Die antike Büchersammlung der Bibliothek des Nationaldenkmals von Montecassino besteht hauptsächlich aus theologischen Werken, Religionswissenschaften, Kirchen- und Klostergeschichte. Der Gesamtbestand des gedruckten Teils des antiken Fonds umfasst über 25.000 Bände und lose Broschüren, über 200 Inkunabeln, 2.063 Bücher aus dem sechzehnten Jahrhundert und 1.100 Manuskripte. Der älteste Codex, Cod. 150, Ambrosiaster (ein Kommentar zu den Briefen des Heiligen Paulus), in Halbmondschrift, kann auf das 6. Jahrhundert (569/570) datiert werden und stammt aus dem Astrum Lucullanum (Neapel). Ebenfalls erwähnenswert ist Cod. Jahrhundert, der die Sententiae des Isidor von Sevilla enthält und der älteste bekannte Codex in Benevento-Schrift ist, oder der Codex 175, der mit Sicherheit auf die Jahre der Herrschaft des Abtes Johannes (914-934) datiert werden kann und neben dem Text der Regel des heiligen Benedikt und dem Kommentar des Pseudo-Paul-Diakons weitere wichtige historische, spirituelle und gewohnheitsmäßige Erinnerungen an die klösterliche Gemeinschaft von Cassino enthält und das älteste sichere Bild des heiligen Benedikt überliefert. Das goldene Jahrhundert des Skriptoriums und der Bibliothek von Cassino ist jedoch das 11. Jahrhundert, das von der Figur des Abtes Desiderius (1058-1087) beherrscht wird, der die geistige Wiedergeburt von Montecassino einleitete, die Künste und die Kultur förderte und ein so einflussreicher Kardinal war, dass er Papst Gregor VII. als Victor III. ablöste. Aus diesen Jahren stammen Handschriften, die in Bezug auf Inhalt und Wert des Textes und der Bilder oft einzigartig sind, wie z. B. Cod. 181, die einzige Handschrift in Benevento, die den Text der Historia ecclesiastica gentis Anglorum von Bede dem Ehrwürdigen überliefert, oder Cod. 275, die einzige vollständige Handschrift der Familie A derHistoria Francorum von Gregor von Tours, die um 1086 in Monte Cassino unter Desiderius kopiert wurde.
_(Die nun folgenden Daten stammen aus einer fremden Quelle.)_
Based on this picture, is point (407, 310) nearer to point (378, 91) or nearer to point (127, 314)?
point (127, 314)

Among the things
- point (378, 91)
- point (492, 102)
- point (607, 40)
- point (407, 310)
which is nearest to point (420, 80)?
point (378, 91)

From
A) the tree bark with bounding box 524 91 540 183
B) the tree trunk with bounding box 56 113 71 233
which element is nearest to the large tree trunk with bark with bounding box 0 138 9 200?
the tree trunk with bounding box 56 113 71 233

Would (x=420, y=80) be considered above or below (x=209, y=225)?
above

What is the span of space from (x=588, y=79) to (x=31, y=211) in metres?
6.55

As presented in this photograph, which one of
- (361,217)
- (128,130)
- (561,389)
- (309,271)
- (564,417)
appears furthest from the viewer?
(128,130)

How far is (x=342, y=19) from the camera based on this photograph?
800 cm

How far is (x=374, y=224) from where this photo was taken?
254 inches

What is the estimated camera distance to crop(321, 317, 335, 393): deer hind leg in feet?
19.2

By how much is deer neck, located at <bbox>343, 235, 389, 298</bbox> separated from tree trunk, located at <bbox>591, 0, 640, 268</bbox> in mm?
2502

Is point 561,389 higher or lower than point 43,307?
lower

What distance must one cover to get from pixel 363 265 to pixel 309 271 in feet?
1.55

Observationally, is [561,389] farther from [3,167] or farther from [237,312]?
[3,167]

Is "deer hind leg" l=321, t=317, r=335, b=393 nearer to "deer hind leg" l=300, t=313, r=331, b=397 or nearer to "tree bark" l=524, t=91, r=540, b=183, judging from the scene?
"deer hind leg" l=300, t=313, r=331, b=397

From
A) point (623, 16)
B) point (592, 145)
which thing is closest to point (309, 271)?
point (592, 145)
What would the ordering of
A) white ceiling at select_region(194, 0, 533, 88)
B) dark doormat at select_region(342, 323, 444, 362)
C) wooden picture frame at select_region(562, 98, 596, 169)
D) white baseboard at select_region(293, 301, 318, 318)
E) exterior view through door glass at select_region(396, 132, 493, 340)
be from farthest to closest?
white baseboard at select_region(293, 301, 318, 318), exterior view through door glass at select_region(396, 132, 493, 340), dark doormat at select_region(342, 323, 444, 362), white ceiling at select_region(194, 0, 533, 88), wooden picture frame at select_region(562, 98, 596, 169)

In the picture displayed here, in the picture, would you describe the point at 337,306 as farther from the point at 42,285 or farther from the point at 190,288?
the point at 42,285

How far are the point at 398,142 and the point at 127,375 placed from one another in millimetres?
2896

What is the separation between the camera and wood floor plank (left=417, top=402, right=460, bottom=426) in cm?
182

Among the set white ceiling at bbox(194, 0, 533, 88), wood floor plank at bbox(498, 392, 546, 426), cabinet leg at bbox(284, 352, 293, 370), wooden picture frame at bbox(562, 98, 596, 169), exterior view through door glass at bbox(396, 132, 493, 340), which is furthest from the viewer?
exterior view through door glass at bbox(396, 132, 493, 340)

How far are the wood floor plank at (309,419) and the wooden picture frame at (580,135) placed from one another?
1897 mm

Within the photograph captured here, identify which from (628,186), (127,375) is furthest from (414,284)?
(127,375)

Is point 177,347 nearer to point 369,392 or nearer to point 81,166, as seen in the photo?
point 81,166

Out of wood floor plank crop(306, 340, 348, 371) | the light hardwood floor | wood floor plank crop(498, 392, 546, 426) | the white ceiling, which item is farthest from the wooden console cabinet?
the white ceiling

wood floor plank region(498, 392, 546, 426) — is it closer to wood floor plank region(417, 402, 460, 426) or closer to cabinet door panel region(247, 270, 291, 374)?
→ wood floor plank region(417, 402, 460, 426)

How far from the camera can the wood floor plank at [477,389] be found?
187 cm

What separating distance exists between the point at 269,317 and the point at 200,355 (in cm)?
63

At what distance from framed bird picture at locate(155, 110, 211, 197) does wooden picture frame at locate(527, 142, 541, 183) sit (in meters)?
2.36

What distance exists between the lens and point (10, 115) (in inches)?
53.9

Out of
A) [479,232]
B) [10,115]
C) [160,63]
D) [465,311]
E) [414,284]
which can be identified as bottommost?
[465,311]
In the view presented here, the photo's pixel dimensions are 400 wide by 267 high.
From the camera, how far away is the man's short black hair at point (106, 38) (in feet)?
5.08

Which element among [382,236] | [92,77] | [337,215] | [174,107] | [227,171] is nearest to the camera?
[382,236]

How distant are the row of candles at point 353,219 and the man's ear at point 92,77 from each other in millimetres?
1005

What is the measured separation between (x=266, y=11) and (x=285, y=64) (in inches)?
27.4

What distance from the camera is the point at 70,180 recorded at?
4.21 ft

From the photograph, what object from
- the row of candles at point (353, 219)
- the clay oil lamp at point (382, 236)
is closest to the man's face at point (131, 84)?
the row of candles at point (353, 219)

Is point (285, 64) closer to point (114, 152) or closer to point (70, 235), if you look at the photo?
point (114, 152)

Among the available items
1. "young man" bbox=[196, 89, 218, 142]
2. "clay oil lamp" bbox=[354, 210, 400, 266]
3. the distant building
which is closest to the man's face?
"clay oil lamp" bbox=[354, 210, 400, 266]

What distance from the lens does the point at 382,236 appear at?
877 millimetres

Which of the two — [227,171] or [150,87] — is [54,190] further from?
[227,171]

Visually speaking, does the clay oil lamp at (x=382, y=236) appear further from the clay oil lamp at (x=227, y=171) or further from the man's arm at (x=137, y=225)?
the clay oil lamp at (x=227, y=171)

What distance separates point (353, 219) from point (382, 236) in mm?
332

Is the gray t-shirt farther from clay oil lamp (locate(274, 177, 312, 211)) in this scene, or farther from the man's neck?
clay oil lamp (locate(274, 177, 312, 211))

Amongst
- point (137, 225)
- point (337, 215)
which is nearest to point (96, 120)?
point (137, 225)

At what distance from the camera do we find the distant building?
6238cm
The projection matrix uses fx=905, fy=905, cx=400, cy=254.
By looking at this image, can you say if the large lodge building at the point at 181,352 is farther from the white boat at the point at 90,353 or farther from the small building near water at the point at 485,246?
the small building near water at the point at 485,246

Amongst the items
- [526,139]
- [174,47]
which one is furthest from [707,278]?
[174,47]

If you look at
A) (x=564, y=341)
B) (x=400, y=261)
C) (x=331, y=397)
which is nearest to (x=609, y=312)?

Weitere Raritäten sind das Ritmo cassinese, die älteste Abschrift in Versen auf der italienischen Halbinsel, ein allegorisches Gedicht über die Überlegenheit des geistlichen Lebens gegenüber dem irdischen, geschrieben in einer Beneventana aus dem 13. Jahrhundert auf einem Blatt (S. 206) des Cod. 552, das auf das 11. Jahrhundert zurückgeht; die letzte bekannte Schrift des heiligen Thomas von Aquin als Kirchenlehrer, ein Brief, den er an den Cassiner Abt Bernard Aiglerio richtete, der ihn um theologische Erläuterungen zu einer Passage aus den Moralia von Gregor dem Großen gebeten hatte. Was das archivalische und dokumentarische Erbe betrifft, so werden in Monte Cassino etwa 14.000 Pergamente aufbewahrt, von denen das älteste im Original aus dem Jahr 809 stammt, während das berühmteste das Placito di Capua vom März 960 ist. Darüber hinaus verfügt das Musikarchiv über 8.857 handschriftliche Werke, von denen 177 Autographen sind, darunter das berühmte Stabat Mater von Giovanni Battista Pergolesi.